Carry on the passage about investing in beaten-down European companies, starting right after its last sentence.

--- BEGIN Document text ---

Many corporate management teams are undertaking dynamic changes that are adding value to balance sheets and cash flows, and literally growing their margins in a time of general economic contraction. At the same time, current prices and valuations of European securities generally reflect weak expectations. But buying everything in sight is not the correct approach.
Being a successful investor in distressed situations means finding diamonds in the rough. These can be individual companies that have been beaten up, yet offer attractive assets and real prospects for moving forward. Because the market has written them off, they can be superior turnaround situations.
An excellent example of an individual “diamond” is Vivendi. This French conglomerate owns the largest mobile telecom operations in France and Morocco; the largest music company in the world, Universal Music; the largest pay TV business in France; and 62% of video game maker Activision.

--- END Document text ---
--- BEGIN Record set ---

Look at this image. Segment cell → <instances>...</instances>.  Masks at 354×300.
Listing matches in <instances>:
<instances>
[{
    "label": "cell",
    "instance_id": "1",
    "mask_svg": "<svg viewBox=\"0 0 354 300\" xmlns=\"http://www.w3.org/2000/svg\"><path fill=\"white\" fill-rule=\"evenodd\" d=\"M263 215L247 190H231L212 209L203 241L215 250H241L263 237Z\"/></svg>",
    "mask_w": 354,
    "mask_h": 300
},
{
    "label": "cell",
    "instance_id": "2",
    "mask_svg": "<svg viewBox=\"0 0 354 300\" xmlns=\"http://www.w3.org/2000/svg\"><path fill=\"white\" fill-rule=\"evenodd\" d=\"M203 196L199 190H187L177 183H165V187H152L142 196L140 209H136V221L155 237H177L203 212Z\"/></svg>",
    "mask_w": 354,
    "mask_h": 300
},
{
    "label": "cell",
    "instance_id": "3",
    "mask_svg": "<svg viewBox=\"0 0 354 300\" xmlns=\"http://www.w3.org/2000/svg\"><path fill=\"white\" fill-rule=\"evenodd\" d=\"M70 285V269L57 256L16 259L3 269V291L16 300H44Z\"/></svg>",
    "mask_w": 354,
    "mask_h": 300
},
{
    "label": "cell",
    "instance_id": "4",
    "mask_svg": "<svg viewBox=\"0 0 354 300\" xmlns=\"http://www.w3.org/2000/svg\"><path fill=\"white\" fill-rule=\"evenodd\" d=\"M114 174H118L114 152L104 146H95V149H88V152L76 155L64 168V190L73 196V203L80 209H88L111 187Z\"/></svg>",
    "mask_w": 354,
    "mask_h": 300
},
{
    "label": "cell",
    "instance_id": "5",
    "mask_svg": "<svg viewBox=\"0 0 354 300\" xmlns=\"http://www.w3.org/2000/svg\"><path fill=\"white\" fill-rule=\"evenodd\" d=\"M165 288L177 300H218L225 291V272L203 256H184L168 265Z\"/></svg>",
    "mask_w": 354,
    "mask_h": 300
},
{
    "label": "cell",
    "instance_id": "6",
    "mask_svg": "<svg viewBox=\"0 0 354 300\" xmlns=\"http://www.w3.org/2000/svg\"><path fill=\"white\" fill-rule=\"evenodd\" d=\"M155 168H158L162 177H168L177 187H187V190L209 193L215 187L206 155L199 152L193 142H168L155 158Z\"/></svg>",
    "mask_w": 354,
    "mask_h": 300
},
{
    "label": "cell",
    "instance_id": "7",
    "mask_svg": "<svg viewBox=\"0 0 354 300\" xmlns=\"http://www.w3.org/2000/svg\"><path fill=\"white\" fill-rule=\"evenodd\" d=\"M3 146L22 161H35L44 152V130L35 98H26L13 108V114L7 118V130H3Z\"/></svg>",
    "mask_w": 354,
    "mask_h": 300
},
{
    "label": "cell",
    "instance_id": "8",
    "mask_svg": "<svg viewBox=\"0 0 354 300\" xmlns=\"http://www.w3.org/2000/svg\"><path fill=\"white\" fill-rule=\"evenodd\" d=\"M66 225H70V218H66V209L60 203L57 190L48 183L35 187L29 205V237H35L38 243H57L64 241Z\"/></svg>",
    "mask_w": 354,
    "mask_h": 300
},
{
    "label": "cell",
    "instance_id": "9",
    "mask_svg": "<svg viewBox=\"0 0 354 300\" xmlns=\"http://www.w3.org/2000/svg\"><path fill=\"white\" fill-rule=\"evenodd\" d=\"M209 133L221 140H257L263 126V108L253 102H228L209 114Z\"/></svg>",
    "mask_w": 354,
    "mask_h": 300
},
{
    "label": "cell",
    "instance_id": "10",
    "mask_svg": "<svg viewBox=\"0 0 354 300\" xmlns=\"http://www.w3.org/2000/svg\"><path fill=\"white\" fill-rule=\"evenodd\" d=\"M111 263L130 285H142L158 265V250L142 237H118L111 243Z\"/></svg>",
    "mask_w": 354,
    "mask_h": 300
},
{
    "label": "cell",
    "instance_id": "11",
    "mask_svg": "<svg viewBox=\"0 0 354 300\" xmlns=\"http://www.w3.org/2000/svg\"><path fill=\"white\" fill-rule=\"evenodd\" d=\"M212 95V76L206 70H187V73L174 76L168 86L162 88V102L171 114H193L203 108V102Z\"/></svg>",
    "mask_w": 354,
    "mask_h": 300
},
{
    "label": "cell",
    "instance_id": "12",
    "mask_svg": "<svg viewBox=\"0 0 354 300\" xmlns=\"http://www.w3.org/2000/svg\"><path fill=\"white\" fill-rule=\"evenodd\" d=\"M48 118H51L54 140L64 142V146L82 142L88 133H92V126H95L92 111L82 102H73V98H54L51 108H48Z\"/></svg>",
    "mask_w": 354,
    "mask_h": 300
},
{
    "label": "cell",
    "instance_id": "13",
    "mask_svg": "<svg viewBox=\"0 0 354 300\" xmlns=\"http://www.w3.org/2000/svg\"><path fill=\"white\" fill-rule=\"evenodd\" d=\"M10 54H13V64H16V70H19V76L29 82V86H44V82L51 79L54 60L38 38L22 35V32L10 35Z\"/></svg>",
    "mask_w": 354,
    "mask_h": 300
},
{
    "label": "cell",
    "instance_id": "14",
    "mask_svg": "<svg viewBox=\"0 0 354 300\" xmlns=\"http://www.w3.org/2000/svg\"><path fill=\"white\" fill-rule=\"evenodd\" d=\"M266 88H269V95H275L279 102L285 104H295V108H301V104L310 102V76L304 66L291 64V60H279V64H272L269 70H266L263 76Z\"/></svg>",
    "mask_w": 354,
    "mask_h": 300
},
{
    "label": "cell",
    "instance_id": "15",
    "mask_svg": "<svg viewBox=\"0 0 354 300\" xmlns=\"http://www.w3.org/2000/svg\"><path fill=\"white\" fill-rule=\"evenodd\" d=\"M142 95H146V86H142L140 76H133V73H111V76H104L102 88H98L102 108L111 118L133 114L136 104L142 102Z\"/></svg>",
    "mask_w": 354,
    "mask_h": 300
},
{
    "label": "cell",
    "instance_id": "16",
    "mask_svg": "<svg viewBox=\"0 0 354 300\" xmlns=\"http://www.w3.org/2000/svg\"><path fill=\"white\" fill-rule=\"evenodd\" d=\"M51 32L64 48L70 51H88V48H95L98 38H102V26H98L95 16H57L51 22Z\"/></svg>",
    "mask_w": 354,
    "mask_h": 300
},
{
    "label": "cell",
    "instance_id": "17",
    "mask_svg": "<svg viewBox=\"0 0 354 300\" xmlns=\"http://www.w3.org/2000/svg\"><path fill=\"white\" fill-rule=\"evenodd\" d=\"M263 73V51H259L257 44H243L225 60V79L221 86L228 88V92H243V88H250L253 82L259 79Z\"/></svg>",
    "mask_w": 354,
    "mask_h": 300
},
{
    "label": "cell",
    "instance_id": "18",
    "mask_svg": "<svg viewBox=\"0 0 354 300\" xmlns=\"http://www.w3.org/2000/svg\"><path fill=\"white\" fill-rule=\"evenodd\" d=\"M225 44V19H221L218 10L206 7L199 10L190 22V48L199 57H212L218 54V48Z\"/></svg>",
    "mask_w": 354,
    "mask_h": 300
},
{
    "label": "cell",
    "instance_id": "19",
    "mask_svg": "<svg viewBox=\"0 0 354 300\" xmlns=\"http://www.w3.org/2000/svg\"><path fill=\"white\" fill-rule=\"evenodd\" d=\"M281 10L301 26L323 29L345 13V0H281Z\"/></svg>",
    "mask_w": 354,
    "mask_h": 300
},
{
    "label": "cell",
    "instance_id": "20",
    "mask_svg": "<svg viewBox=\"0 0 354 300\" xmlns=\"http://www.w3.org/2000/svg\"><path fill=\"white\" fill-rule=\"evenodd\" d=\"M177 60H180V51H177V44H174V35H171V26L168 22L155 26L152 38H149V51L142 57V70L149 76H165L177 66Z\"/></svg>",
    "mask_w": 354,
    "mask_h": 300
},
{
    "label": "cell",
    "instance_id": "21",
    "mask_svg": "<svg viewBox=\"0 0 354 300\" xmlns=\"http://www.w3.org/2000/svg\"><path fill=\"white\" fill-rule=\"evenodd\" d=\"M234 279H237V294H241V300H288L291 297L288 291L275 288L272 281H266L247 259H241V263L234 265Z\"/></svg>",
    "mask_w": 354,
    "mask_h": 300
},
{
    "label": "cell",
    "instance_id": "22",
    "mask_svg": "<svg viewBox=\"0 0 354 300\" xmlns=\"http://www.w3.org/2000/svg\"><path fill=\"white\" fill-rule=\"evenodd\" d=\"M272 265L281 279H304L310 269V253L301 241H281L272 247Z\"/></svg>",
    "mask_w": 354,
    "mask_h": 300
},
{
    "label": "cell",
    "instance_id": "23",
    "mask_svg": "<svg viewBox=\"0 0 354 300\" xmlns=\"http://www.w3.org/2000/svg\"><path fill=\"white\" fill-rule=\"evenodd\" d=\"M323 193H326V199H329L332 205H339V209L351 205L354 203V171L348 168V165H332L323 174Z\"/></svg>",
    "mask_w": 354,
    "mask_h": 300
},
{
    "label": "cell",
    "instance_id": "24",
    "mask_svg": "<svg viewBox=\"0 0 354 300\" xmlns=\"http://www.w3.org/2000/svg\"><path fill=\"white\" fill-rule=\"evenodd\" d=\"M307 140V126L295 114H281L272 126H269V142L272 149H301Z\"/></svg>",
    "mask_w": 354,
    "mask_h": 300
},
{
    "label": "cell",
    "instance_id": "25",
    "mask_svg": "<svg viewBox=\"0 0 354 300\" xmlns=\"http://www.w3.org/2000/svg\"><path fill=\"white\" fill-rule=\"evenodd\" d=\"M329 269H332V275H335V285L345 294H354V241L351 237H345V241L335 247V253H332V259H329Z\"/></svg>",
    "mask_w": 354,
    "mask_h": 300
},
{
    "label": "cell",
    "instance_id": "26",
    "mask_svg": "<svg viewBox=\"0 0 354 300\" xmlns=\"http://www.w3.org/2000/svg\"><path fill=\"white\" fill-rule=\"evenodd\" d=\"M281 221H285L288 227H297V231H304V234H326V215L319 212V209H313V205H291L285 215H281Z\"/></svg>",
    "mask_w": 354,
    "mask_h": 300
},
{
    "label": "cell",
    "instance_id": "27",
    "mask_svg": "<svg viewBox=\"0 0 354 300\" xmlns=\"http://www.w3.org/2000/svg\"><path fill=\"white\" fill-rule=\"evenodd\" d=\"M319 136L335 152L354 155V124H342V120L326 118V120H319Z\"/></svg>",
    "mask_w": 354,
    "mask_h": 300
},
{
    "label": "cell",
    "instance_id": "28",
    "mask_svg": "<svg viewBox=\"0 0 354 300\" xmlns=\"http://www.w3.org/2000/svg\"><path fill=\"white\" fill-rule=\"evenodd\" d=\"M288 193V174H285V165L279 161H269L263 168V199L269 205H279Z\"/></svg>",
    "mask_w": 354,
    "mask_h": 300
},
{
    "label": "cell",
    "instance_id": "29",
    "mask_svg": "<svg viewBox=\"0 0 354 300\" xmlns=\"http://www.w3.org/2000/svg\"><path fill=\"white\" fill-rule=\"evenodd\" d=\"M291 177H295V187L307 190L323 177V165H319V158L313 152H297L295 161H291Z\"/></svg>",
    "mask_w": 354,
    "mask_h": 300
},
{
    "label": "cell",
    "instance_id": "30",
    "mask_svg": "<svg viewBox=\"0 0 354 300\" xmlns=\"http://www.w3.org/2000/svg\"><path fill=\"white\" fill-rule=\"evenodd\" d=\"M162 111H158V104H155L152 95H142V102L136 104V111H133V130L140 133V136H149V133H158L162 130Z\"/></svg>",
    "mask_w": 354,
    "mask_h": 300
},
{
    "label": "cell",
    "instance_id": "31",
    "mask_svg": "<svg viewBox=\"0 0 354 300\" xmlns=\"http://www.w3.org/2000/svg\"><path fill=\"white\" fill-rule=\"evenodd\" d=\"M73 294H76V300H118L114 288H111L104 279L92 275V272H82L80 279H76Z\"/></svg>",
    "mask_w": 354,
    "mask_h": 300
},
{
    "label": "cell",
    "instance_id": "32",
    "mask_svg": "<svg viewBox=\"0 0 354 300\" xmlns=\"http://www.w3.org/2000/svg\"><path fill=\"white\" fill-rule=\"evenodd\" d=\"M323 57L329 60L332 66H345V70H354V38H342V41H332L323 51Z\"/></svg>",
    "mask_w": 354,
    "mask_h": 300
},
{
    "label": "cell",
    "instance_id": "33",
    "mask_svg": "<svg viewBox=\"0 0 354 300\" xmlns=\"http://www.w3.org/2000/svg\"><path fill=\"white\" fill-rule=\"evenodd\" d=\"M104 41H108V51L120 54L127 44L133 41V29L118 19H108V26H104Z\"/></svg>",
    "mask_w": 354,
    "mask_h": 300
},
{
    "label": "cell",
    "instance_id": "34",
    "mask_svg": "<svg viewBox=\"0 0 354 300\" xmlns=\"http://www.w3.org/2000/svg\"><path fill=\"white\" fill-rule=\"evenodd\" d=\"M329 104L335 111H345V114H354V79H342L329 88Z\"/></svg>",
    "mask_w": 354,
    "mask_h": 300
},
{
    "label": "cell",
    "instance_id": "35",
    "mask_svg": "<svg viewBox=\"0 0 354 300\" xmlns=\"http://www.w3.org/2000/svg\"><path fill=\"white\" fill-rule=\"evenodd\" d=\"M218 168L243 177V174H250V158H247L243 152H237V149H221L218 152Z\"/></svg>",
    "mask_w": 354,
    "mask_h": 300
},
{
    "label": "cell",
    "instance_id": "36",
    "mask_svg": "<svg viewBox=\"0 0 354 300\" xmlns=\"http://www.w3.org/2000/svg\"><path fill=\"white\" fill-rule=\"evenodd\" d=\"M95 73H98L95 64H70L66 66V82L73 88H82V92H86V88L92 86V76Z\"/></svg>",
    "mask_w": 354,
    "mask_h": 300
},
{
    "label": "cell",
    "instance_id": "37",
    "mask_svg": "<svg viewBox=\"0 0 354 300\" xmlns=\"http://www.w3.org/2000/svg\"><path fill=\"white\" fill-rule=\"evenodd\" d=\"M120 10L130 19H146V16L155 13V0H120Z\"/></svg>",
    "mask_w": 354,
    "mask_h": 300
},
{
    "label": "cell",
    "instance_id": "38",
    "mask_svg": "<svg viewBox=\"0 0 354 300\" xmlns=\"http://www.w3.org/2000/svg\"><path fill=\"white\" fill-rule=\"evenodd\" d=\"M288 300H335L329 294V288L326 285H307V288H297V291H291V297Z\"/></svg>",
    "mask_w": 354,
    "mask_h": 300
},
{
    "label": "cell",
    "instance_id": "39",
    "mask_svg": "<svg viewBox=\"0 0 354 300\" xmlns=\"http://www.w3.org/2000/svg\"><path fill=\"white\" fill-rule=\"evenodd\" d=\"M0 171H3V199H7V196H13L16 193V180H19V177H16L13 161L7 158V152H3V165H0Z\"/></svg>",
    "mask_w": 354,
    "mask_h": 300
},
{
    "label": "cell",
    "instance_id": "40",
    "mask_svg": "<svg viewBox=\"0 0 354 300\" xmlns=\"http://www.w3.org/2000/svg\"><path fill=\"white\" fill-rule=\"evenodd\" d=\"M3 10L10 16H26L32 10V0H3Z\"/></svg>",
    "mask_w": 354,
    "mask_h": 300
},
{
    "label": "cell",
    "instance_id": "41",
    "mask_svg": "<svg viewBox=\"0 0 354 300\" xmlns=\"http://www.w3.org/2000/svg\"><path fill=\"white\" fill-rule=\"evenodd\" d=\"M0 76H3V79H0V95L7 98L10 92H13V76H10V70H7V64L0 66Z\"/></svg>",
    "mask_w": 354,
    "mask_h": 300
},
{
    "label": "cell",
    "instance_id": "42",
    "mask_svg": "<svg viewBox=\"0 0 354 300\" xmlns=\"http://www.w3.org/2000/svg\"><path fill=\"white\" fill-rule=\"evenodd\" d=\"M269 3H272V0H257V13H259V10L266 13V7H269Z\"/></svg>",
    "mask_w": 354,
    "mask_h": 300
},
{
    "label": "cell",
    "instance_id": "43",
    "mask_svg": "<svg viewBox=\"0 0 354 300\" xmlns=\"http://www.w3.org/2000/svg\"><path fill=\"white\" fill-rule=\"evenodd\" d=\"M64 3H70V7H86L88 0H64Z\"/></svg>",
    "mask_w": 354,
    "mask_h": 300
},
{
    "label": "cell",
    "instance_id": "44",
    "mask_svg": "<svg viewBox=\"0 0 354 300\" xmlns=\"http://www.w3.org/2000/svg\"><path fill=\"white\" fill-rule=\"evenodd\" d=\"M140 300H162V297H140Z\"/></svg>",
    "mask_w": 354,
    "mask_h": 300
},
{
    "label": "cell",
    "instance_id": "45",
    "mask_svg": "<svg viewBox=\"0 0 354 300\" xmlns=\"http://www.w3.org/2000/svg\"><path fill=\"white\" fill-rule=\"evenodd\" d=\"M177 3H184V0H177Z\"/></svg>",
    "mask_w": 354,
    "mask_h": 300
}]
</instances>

--- END Record set ---

» Written answer:
Vivendi was once the largest water company in the world, under the name Générale des Eaux. Guided by questionable leadership decisions, the company went on an acquisition spree, spun off its water business, and then floundered for the next decade. Having grossly overpaid for many early acquisitions, the company has been forced over the years to sell some very valuable assets at distressed prices. Thus, shareholders have been burned on many occasions and most have essentially given up on the company. Today, with its stock trading at or near its lowest multiples in years, the company pays a healthy 6.5% dividend – yet its share price continues to flounder.
The company is a classic diamond in the rough with shareholders universally disaffected and calling for real change. New shareholders who have little tolerance for excuses are taking stakes, demanding board representation and pushing for value creation. The assets are sound but undermanaged – yet, change is underway.